Segway should get the resolution used for training for identification #63

Open EricR86 opened 8 years ago

EricR86 commented 8 years ago

Original report (BitBucket issue) by Eric Roberts (Bitbucket: ericr86, GitHub: ericr86).


Resolution should only be specified for training and identify should not depend on it being specified. The parameters need to match and this should be found out somehow from the training directory.

EricR86 commented 8 years ago

Original comment by Michael Hoffman (Bitbucket: hoffman, GitHub: michaelmhoffman).


Is this not stored in train.tab? It should be stored and used there.

EricR86 commented 8 years ago

Original comment by Eric Roberts (Bitbucket: ericr86, GitHub: ericr86).

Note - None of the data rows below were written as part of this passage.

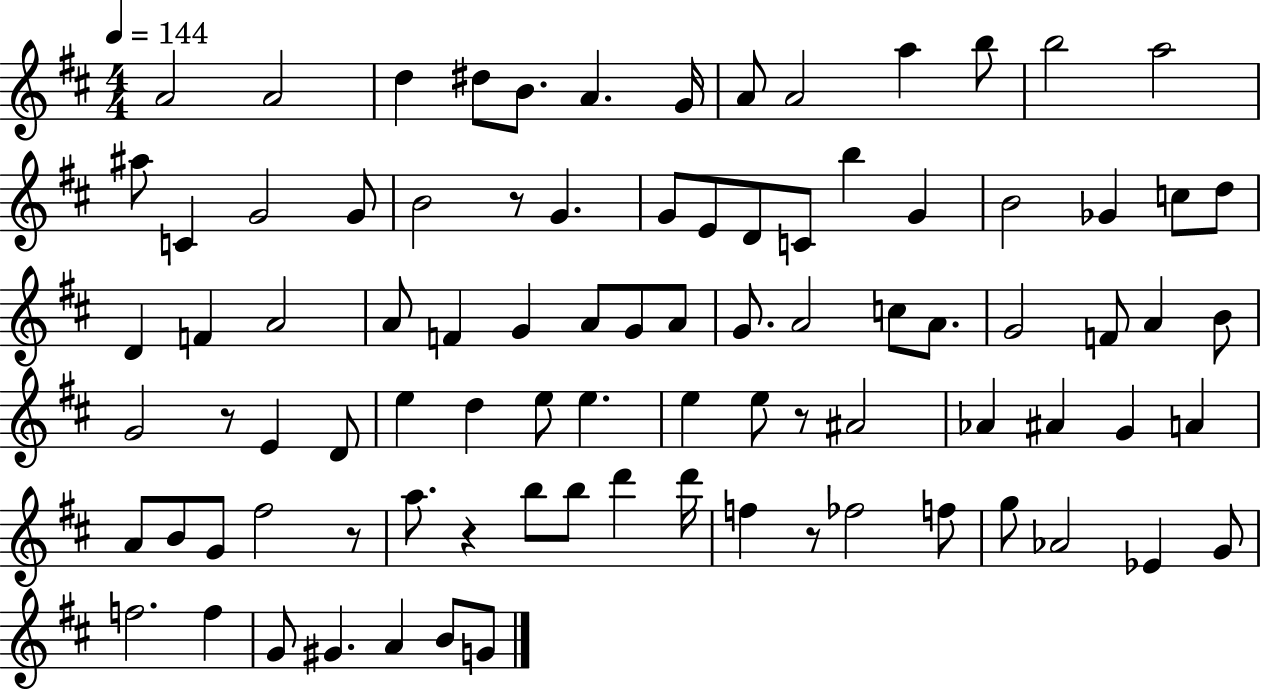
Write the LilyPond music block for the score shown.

{
  \clef treble
  \numericTimeSignature
  \time 4/4
  \key d \major
  \tempo 4 = 144
  a'2 a'2 | d''4 dis''8 b'8. a'4. g'16 | a'8 a'2 a''4 b''8 | b''2 a''2 | \break ais''8 c'4 g'2 g'8 | b'2 r8 g'4. | g'8 e'8 d'8 c'8 b''4 g'4 | b'2 ges'4 c''8 d''8 | \break d'4 f'4 a'2 | a'8 f'4 g'4 a'8 g'8 a'8 | g'8. a'2 c''8 a'8. | g'2 f'8 a'4 b'8 | \break g'2 r8 e'4 d'8 | e''4 d''4 e''8 e''4. | e''4 e''8 r8 ais'2 | aes'4 ais'4 g'4 a'4 | \break a'8 b'8 g'8 fis''2 r8 | a''8. r4 b''8 b''8 d'''4 d'''16 | f''4 r8 fes''2 f''8 | g''8 aes'2 ees'4 g'8 | \break f''2. f''4 | g'8 gis'4. a'4 b'8 g'8 | \bar "|."
}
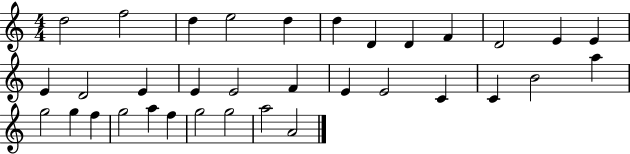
{
  \clef treble
  \numericTimeSignature
  \time 4/4
  \key c \major
  d''2 f''2 | d''4 e''2 d''4 | d''4 d'4 d'4 f'4 | d'2 e'4 e'4 | \break e'4 d'2 e'4 | e'4 e'2 f'4 | e'4 e'2 c'4 | c'4 b'2 a''4 | \break g''2 g''4 f''4 | g''2 a''4 f''4 | g''2 g''2 | a''2 a'2 | \break \bar "|."
}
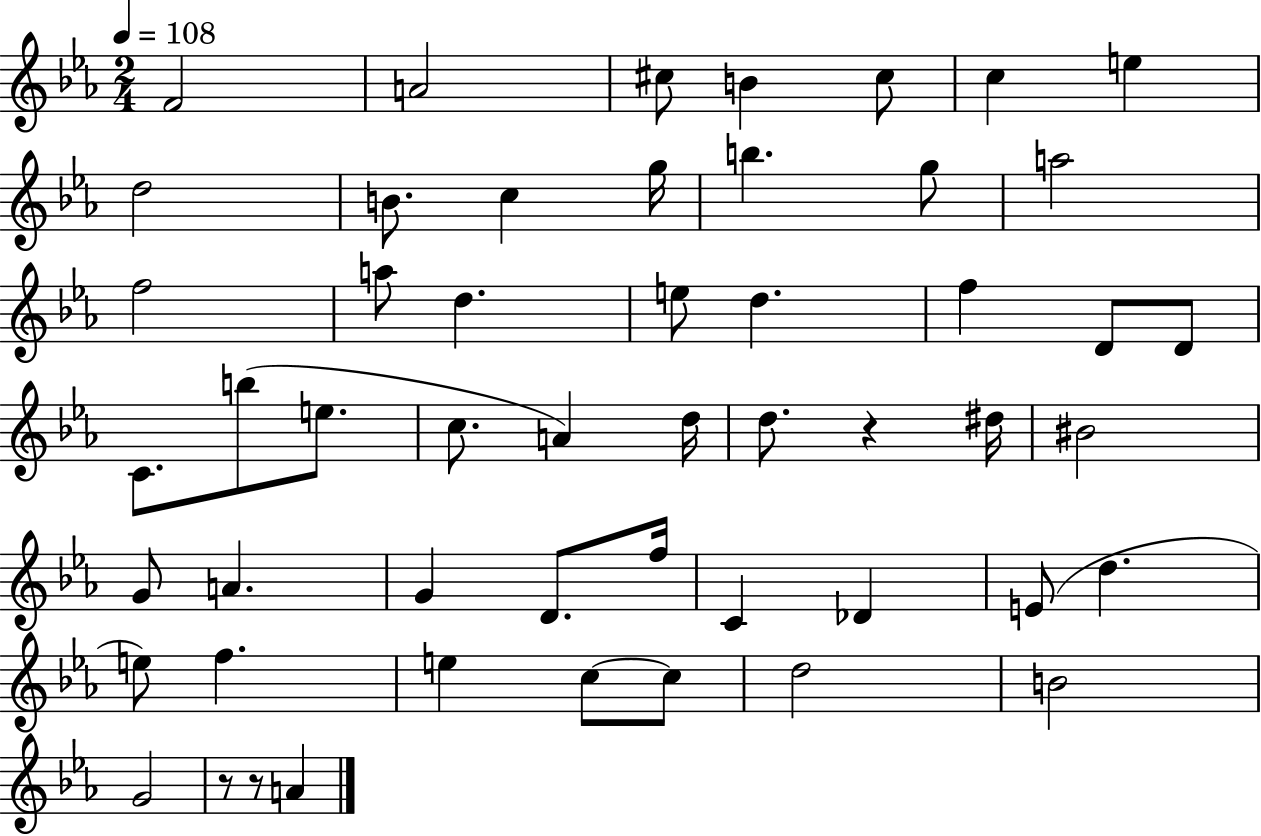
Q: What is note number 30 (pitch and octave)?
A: D#5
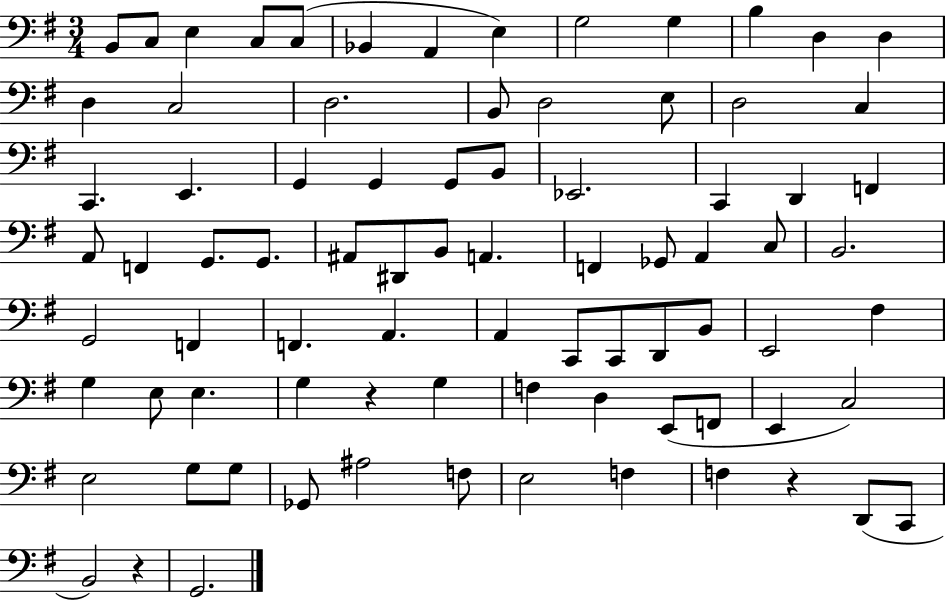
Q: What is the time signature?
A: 3/4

@rcwchan I believe you were the first one to get this issue of mismatching resolutions and GMTK complaining about the cardinality of the presence data. Can you figure out how to reproduce this and post it here?

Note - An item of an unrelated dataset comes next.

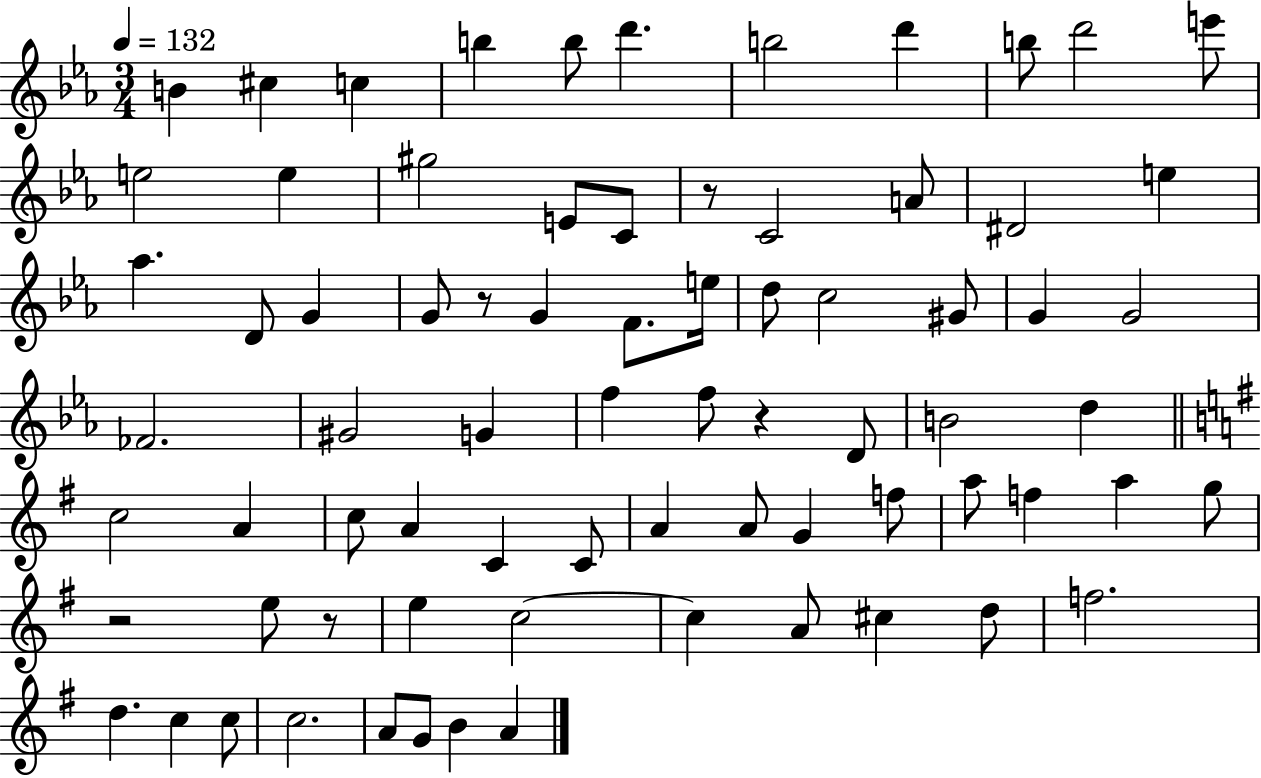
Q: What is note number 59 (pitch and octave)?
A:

EricR86 commented 8 years ago

Original comment by Rachel Chan (Bitbucket: rcwchan).


@ericr86 I can't seem to reproduce it with simplesemisupervised or simpleseg, but segway doesn't complain when I specify different resolutions for training and identification (which was how I got the bug last time). At that point in time, I did not know I didn't have to specify the resolution when identifying (and accidentally put res=10 instead of res=1 or something).

Not needing to re-specify the resolution is not mentioned in the documentation either.

From debugging the code, it looks like if a different resolution is specified for identification, it overwrites the one inferred from training. Should there be a check in place?

EricR86 commented 8 years ago

Original comment by Eric Roberts (Bitbucket: ericr86, GitHub: ericr86).


Yes this sounds like the bug that's currently in place.